WHAT TO WORK ON: Please write out the passage about the European Sleeper night train word for word, from "Night trains inevitably" to "of your own.".

TEXT PROVIDED:
+ + + + + + +

Carbon emissions per passenger-mile on the train are about one fifth of those on a plane. That is one of the driving forces for Chris Engelsman, the founder of this crowd funded company: The European Sleeper.
“It’s sustainable and pleasant travelling, and we really believe it will be profitable,” he said. “The night train is very important because you can cover a longer distance – going all the way to Barcelona, Milan, Prague, Copenhagen, and it’s still time efficient.
“So it’s very good competition for aeroplanes. We don’t need to persuade everybody to come by train: just 5% of current air travellers would make us fully booked every day.”
Aiming for affordability
This inaugural service is a strange mix between the luxurious and the spartan.
Night trains inevitably evoke images of retro-glamour, especially if, like me, you’ve watched too many James Bond films or read too many Agatha Christie novels.
The bunk beds are comfortable, the sheets are crisp and there is a revelatory vanity unit, hidden in a corner cabinet, complete with mirrors on three sides. But the rolling stock is decades old, rented from across the continent and, sadly for those hoping for decadent dining room encounters, doesn’t include a restaurant car.
It costs £70 for a bed in a shared compartment, and double that for a room of your own.
The European Sleeper company is tendering for the construction of new carriages, but Mr Engelsman says they’ll aim for affordability rather than top end.

+ + + + + + +

GIVEN DATA:
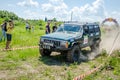 LVIV, UKRAINE - MAY 2016: Huge tuned car Jeep SUV driving on a dirt road rally, raising a cloud of dust behind, among the Royalty Free Stock Photo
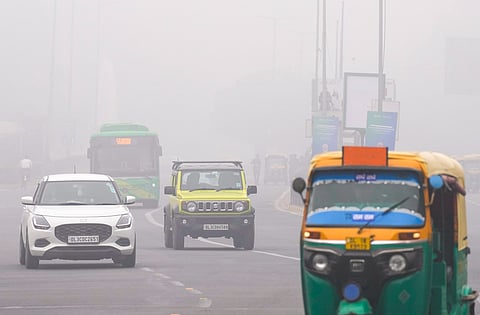 Vehicles ply on road on a foggy winter morning, in New Delhi, Thursday, Dec. 18, 2025.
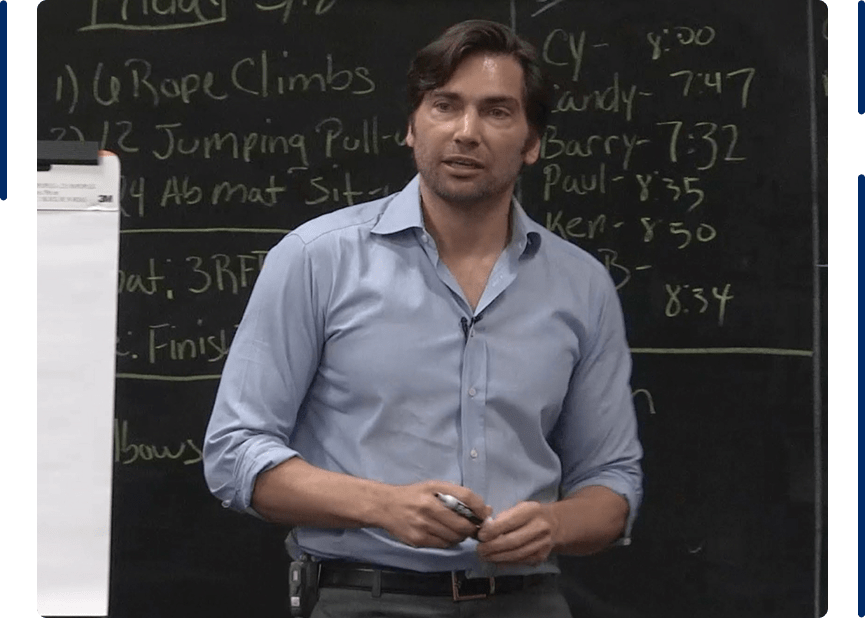 Dr. Dave Clayton, MD, speaking in front of a chalkboard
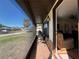 View of the covered and screened in porch with tile flooring and an outdoor seating area at 4052 Holin Ln, North Port, FL 34287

+ + + + + + +

FINISHED TASK:
Night trains inevitably evoke images of retro-glamour, especially if, like me, you’ve watched too many James Bond films or read too many Agatha Christie novels.
The bunk beds are comfortable, the sheets are crisp and there is a revelatory vanity unit, hidden in a corner cabinet, complete with mirrors on three sides. But the rolling stock is decades old, rented from across the continent and, sadly for those hoping for decadent dining room encounters, doesn’t include a restaurant car.
It costs £70 for a bed in a shared compartment, and double that for a room of your own.